◆ **MATERIAL PROVIDED**:
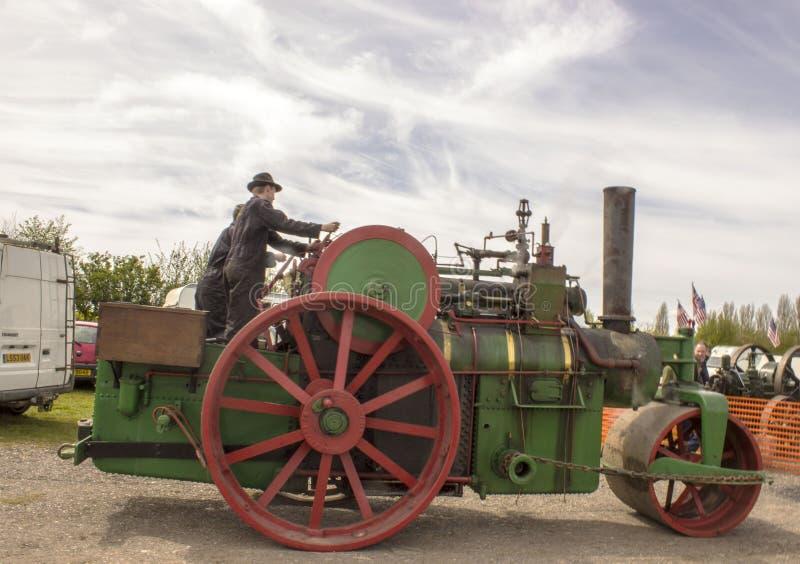 Männer, die eine Dampfmaschine an einer Dampfsammlung fahren lizenzfreie stockfotografie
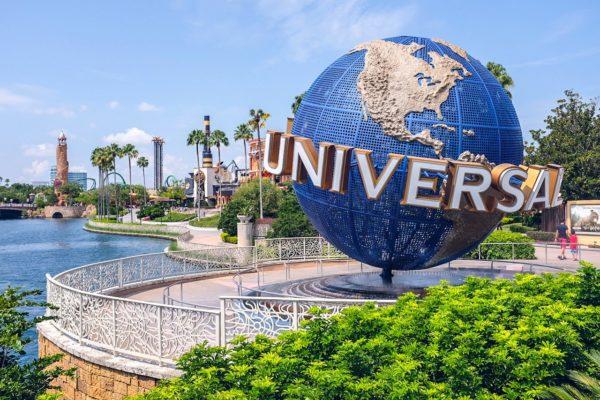Universal Studios Entrance 600x400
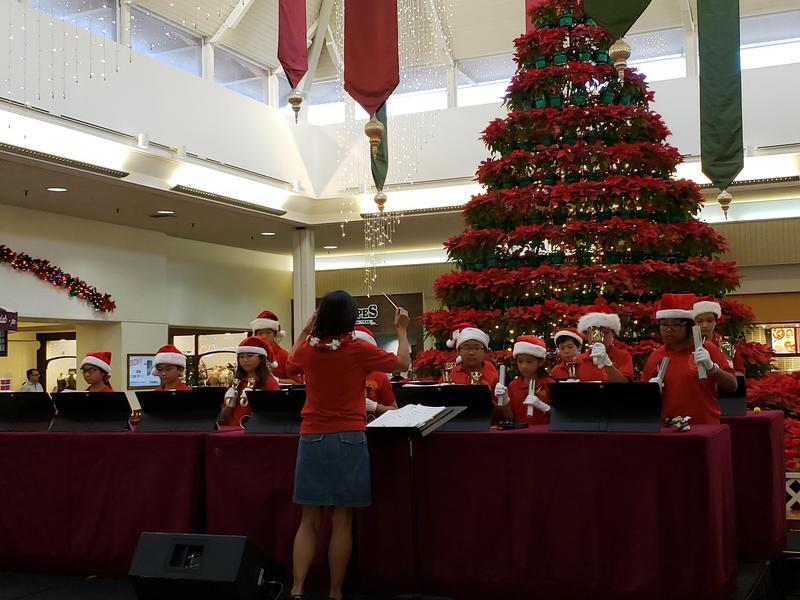 Bell Choir Spreads Holiday Cheer Featured Photo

◆ **BRIEF**:
Begin the copy at the line containing "Universal Studios Entrance 600x400" and end it at the final line of the material above, reproducing each line exactly and omitting pictures.

◆ **ANSWER AREA**:
Universal Studios Entrance 600x400
 Bell Choir Spreads Holiday Cheer Featured Photo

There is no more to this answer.